Figure 3. LPS-induced phosphorylation of p38/MAPK is increased at hypoxia

(A) Representative Western blot of moDCs cultured at atmospheric (20% O₂) or hypoxic (1% O₂) oxygen levels and in presence or absence of LPS. The blot was stained with an antibody specific for p-p38/MAPK (top) and total p38/MAPK (bottom). (B) Quantitation of (A) for five donors. p38/MAPK phosphorylation during hypoxic inflammation, normalized to unstimulated cells at atmospheric oxygen levels (LPS-, 20% O₂). *P<0.05; **P<0.01; ***P<0.001. Abbreviation: ns, not significant.

Figure 4. Hypoxia increases expression of HIF target gene MAP3K8

(A) Positions and sequences of HRE and HIF-binding site (HIF-1) in the promoter region of human MAP3K8. (B) MAP3K8 mRNA expression by moDCs as determined by PCR on cDNA obtained from unstimulated moDCs. Expected band size is 201 bp. (C) mRNA expression levels of MAP3K8 in moDCs cultured at atmospheric or hypoxic conditions in absence or presence of LPS determined by RT-qPCR. Quantitation from six donors. *P<0.05, **P<0.01, ***P<0.001.

Figure 5. MAP3K8 knockdown in moDCs blocks hypoxia-induced potentiation of LPS-induced TNF-α secretion

(A) Representative Western blot of siRNA knockdown of MAP3K8 in moDCs (MAP3K8^siRNA) stained with an antibody specific for MAP3K8 (top) and loading control (GAPDH; bottom). MoDCs were transfected with non-targetting siRNA as negative control. (B) Quantitation of (A) by band intensities normalized to GAPDH and shown relative to non-targetting control. Individual donors are shown. Compared using Wilcoxon’s matched-pairs signed rank test. (C) TNF-α secretion by moDCs with or without MAP3K8^siRNA and cultured at atmospheric (20% O₂) or hypoxic (1% O₂) oxygen levels. Quantitation of 14 donors (average ± S.E.M.). (D) Phosphorylation of p38/MAPK in moDCs with or without MAP3K8^siRNA and cultured at atmospheric (20% O₂) or hypoxic (1% O₂) oxygen levels. Representative Western blot probed for phosphorylated and total p38/MAPK shown. (E) Quantitation of (D) for six donors. Shown are the ratios of p38/MAPK phosphorylation for MAP3K8^siRNA moDCs compared with non-targetting siRNA controls. (F) TNF-α secretion by moDCs following overnight incubation with LPS and Tpl2 kinase inhibitor (Tpl2 KI) normalized to atmospheric oxygen condition (average ± S.E.M.). (G) Representative flow cytometry histogram showing Zombie Violet cell viability staining on moDCs incubated overnight with Tpl2 KI, DMSO negative control, or 2 min 70% ethanol (EtOH) as positive control. *P<0.05. Abbreviation: ns, not significant.

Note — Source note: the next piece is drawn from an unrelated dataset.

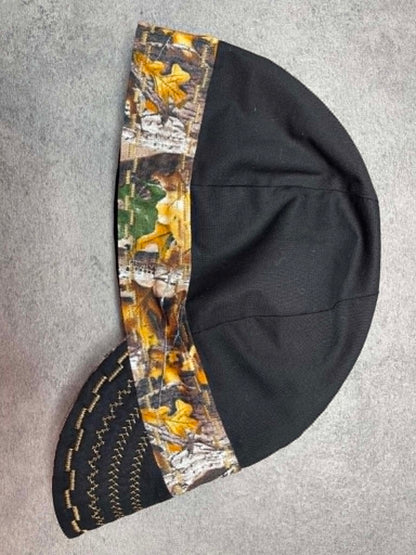 The OG Cap - 7 3/8 Medium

Figure 6. Model of MAP3K8-mediated potentiation of TNF-α secretion in hypoxic inflammation

(1) Hypoxia inhibits PHD activity, leading to stabilization of HIF-1α. (2) HIF-1α dimerizes with HIF-1β and up-regulates MAP3K8 expression, which potentiates the p38/MAPK signaling cascade. (3) LPS-induced dimerization of TLR4 activates the p38/MAPK signaling cascade. (4) c-JUN is phosphorylated by p-p38α and up-regulates TNF-α expression. (5) TNF-α is transported to the plasma membrane and released.